How to be an Incorrigible Optimist, or, What I’m Doing in Costa Rica

“We are the crazy ones who choose to believe in peace,” he concluded.

One sliver in a blurred progression of notable speakers and presentations that overfilled my two-day orientation at UPeace (University for Peace) in El Rodeo, Costa Rica, his words stuck with me.

The volcanic mountains of San José rose in the hazy distance outside the window. Over 100 students from several dozen countries filled the seats beside me. Anyone pursuing a master’s degree in Peace Studies must be at least a tiny bit of an optimist.

I certainly am.

To trust, to believe, to hope—this is my daily act of rebellion in a world that tells us only to fear, to hate, and to doubt.

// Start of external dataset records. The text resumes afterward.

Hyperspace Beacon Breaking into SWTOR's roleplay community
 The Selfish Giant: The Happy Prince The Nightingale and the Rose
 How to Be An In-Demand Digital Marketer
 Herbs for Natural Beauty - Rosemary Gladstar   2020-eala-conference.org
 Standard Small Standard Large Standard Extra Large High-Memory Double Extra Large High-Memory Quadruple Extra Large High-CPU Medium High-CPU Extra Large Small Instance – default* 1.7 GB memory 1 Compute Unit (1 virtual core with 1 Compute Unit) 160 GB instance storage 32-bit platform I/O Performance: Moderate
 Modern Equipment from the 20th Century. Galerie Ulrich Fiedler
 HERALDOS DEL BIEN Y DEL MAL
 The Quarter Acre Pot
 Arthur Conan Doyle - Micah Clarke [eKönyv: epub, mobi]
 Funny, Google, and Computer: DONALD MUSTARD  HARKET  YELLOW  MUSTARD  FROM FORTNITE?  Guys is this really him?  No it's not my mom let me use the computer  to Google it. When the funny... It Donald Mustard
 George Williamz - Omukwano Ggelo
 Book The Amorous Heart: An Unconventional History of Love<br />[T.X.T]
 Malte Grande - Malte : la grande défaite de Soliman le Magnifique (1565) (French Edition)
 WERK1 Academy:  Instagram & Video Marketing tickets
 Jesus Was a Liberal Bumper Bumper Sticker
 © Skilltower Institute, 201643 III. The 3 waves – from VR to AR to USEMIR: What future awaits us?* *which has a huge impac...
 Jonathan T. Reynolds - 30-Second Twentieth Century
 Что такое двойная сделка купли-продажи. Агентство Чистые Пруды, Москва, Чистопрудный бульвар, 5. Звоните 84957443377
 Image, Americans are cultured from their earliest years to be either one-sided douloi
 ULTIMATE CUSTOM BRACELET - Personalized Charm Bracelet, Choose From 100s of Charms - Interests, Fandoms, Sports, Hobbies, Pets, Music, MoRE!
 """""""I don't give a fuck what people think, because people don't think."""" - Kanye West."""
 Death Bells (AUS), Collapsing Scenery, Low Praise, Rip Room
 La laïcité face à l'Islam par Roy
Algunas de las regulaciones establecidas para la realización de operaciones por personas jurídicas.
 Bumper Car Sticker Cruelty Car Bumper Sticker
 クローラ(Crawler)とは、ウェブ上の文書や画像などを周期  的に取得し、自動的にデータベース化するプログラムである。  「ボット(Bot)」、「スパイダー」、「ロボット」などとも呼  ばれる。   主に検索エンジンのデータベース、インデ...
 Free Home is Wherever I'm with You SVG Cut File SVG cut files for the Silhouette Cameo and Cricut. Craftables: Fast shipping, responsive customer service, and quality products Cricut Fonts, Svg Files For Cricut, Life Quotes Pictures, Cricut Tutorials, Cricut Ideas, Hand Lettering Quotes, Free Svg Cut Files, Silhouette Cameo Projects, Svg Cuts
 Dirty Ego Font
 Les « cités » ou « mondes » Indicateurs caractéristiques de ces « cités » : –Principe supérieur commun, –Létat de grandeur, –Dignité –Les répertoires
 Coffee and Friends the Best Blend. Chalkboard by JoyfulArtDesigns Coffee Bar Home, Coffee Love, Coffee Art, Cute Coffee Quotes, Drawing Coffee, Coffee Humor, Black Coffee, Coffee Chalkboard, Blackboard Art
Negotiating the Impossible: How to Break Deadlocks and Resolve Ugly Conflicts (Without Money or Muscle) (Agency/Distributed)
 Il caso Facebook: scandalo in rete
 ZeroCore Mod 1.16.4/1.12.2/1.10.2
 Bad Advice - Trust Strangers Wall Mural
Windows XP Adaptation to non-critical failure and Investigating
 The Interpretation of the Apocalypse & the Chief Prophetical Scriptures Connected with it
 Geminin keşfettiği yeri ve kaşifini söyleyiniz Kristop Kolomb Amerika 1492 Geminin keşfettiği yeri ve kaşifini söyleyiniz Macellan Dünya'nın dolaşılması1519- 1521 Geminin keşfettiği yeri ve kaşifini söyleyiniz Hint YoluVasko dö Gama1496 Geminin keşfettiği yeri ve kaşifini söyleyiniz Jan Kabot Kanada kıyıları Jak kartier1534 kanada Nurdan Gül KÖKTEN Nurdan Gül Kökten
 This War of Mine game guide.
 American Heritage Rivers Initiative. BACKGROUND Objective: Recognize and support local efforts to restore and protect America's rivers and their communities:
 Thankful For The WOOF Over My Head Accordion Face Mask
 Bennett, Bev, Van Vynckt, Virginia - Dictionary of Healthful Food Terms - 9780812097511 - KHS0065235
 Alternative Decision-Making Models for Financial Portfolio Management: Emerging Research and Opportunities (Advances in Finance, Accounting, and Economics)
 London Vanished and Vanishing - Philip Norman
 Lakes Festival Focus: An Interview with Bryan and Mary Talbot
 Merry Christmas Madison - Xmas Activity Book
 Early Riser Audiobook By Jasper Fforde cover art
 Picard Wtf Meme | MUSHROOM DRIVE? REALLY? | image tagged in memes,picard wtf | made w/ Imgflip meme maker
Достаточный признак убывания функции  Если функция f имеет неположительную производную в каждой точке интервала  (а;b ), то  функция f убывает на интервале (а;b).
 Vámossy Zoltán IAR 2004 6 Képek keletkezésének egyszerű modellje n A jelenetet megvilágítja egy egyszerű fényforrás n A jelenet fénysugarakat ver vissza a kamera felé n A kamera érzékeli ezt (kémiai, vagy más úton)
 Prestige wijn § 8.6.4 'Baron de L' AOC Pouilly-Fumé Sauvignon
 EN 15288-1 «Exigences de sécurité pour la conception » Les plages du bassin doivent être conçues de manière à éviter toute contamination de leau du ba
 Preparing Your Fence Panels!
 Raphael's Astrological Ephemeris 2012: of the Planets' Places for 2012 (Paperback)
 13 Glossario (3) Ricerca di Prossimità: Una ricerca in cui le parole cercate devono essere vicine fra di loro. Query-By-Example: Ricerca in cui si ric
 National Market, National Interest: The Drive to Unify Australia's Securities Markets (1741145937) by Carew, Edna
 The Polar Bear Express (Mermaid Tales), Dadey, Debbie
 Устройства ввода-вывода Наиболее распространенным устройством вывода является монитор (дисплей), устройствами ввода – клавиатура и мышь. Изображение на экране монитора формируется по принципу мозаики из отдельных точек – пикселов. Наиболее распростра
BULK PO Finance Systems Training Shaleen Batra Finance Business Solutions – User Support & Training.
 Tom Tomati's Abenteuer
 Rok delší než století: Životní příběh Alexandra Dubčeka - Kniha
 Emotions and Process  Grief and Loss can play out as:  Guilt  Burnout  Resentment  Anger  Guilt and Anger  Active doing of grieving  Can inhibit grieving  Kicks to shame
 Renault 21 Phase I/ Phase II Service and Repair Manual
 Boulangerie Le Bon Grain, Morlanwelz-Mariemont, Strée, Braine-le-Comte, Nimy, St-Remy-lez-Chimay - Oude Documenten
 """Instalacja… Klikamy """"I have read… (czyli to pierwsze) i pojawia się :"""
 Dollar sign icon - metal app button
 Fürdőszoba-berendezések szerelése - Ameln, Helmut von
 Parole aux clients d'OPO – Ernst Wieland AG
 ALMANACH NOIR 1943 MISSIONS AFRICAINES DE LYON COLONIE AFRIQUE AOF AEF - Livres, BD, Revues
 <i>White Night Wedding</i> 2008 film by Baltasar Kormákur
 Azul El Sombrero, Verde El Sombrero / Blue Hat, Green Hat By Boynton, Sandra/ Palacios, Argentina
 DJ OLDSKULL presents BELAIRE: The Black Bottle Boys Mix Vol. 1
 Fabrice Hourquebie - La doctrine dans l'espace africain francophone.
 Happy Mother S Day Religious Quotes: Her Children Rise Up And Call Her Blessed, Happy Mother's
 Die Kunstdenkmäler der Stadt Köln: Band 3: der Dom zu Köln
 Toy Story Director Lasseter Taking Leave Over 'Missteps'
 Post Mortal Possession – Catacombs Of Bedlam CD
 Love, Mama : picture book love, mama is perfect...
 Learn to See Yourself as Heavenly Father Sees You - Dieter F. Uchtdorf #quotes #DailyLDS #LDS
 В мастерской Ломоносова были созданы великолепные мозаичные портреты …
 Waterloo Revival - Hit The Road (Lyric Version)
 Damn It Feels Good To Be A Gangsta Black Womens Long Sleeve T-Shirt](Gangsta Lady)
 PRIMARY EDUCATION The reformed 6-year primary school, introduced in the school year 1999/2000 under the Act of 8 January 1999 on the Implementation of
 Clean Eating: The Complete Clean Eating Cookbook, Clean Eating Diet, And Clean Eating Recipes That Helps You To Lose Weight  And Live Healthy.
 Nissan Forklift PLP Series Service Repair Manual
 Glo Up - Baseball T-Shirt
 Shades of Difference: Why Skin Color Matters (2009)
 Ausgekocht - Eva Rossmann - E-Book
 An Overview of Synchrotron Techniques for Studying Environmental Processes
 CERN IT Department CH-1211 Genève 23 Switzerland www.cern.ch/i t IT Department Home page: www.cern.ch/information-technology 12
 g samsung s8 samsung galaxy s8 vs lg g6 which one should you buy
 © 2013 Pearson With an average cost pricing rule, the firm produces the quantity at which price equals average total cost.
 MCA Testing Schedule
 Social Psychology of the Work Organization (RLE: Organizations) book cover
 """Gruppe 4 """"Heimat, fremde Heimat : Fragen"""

Our world is full of darkness. And it is full of light. I am an optimist not because I do not see the darkness (of course I do—who could ignore it?), but because I choose to always strive for its opposite.

The world is at war; I hope for peace.

Humans are cruel, petty, hateful, and foolish, but I believe—I know—they are more often kind, generous, loving, and wise.

No matter how many times I encounter the former, I continue to trust. This is not naïveté; it is optimism. Because my world—the world I want to live in—must deserve my faith.

peace, optimist, costa rica

How can we be incorrigible optimists in a world that is constantly turning on its head?

Simple.

We choose it.

We rebel against cynicism and decide to be optimists. There is no other way.

That’s what I’m doing here at the University for Peace in Costa Rica. Choosing to believe in peace.


More stories of discovery, peace and adventure in Costa Rica are on the way. What do you want to read about? Let me know and I’ll probably take your suggestion on board!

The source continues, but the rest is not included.